What Makes It Special

What sets See With Me apart is the combination of real-time object detection, intelligent frame retention, and semantic image analysis. It’s a system that doesn’t just detect objects—it understands what those objects are and their potential relevance in a forensic investigation.

Key features that make our solution unique:

Real-time and custom video analysis: Whether you’re on the scene with smart glasses or reviewing old footage, our system ensures that significant frames are captured and analyzed.
Advanced object detection: The fine-tuned YOLOv11n model specifically targets cyber-relevant objects, making it far more focused than generic detectors.
Intelligent frame filtering: The delta-based algorithm intelligently selects frames where significant object movement occurs, reducing irrelevant data and saving time.
LLM-generated insights: Each keyframe receives detailed captions and potential forensic leads, making it easier for investigators to spot red flags.
Powerful search and analysis tools: The built-in search and Super Search functions allow investigators to find and cross-reference objects, making large-scale investigations more manageable.

Challenges We Ran Into

No project comes without its hurdles. For See With Me, we faced a few key challenges:

Object detection accuracy: Fine-tuning the YOLOv11n model to detect niche, cybercrime-related objects, such as specific hard drives and USB devices, required a highly customized dataset of over 1,700 annotated images.
Frame filtering efficiency: Ensuring that only the most relevant frames were kept involved balancing the sensitivity of our delta algorithm—too sensitive, and we'd keep too many frames; not sensitive enough, and we'd miss critical moments.
Semantic image analysis: Crafting effective LLM prompts that generated useful forensic insights (e.g., red flags, suspicious object interactions) was an iterative process, with many tweaks to ensure the output was truly useful.
Real-time performance: Optimizing the pipeline for low latency to ensure seamless real-time object detection while still processing large video files effectively was one of our major technical challenges.
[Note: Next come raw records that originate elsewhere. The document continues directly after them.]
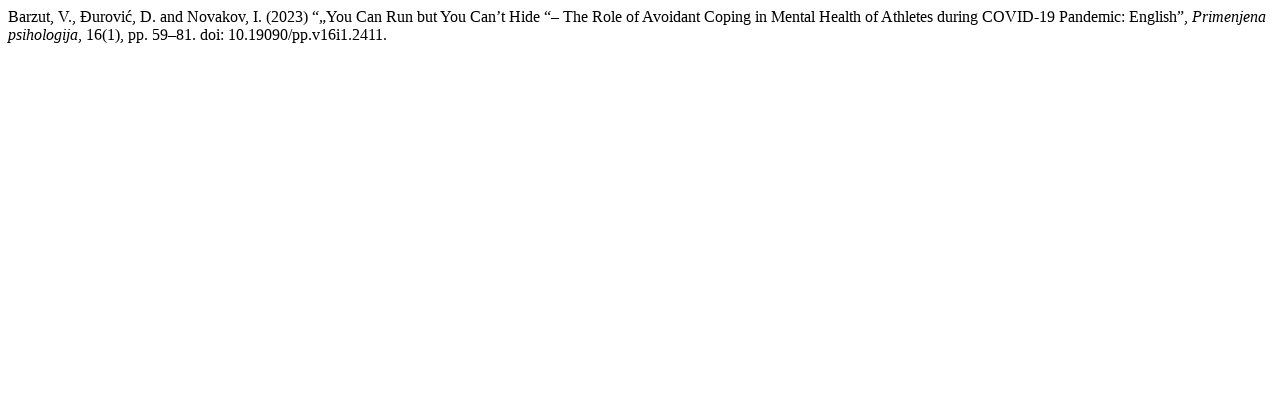

--- FILE ---
content_type: text/html; charset=UTF-8
request_url: https://primenjena.psihologija.ff.uns.ac.rs/index.php/pp/citationstylelanguage/get/harvard-cite-them-right?submissionId=2411&publicationId=576
body_size: 289
content:
<div class="csl-bib-body">
  <div class="csl-entry">Barzut, V., Đurović, D. and Novakov, I. (2023) “„You Can Run but You Can’t Hide “– The Role of Avoidant Coping in Mental Health of Athletes during COVID-19 Pandemic: English”, <i>Primenjena psihologija</i>, 16(1), pp. 59–81. doi: 10.19090/pp.v16i1.2411.</div>
</div>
Accomplishments We're Proud Of

Despite the challenges, we’ve created something truly functional and impactful:

Real-time object detection that works seamlessly through Meta Ray-Bans.
Custom video upload support that processes user-provided footage with the same object detection and semantic analysis pipeline.
Delta-based frame filtering that intelligently reduces noise and ensures that only relevant, action-oriented frames are retained.
LLM-based captioning that generates detailed and meaningful forensic leads for each identified object.
Searchable database of identified objects across keyframes, with a powerful Super Search tool to cross-reference multiple objects and scenarios.

What We Learned

Throughout the development process, we learned a great deal:

Object detection can always be improved: While the YOLOv11n model worked well, fine-tuning for niche objects required us to build a specialized dataset and continually evaluate detection performance.
Real-time processing requires balance: Achieving real-time performance without compromising the accuracy of object detection or image analysis was a delicate balance.
Semantic AI needs careful prompting: Generating useful, actionable captions from images required careful tuning of the image analysis prompts to extract forensic insights effectively.
User needs shape the design: The most important feature was the ability to search and filter keyframes based on real-world investigative needs, which required us to focus on intuitive interfaces and fast processing.

What’s Next

We’re just getting started:

Field testing with cybersecurity professionals and law enforcement to refine the tool based on real-world feedback.
Video source expansion to include other footage types, such as drone cameras and mobile recordings.
Smarter multi-frame stitching to analyze patterns and relationships between objects over time.
Mobile app for on-the-go review of analyzed footage, keyframes, and forensic insights.
Integrating case management tools to allow for better tagging, notes, and report generation.

The future of See With Me lies in enhancing its capabilities to bridge the gap between real-time and retrospective forensic analysis, empowering investigators with a smart, efficient way to track digital evidence.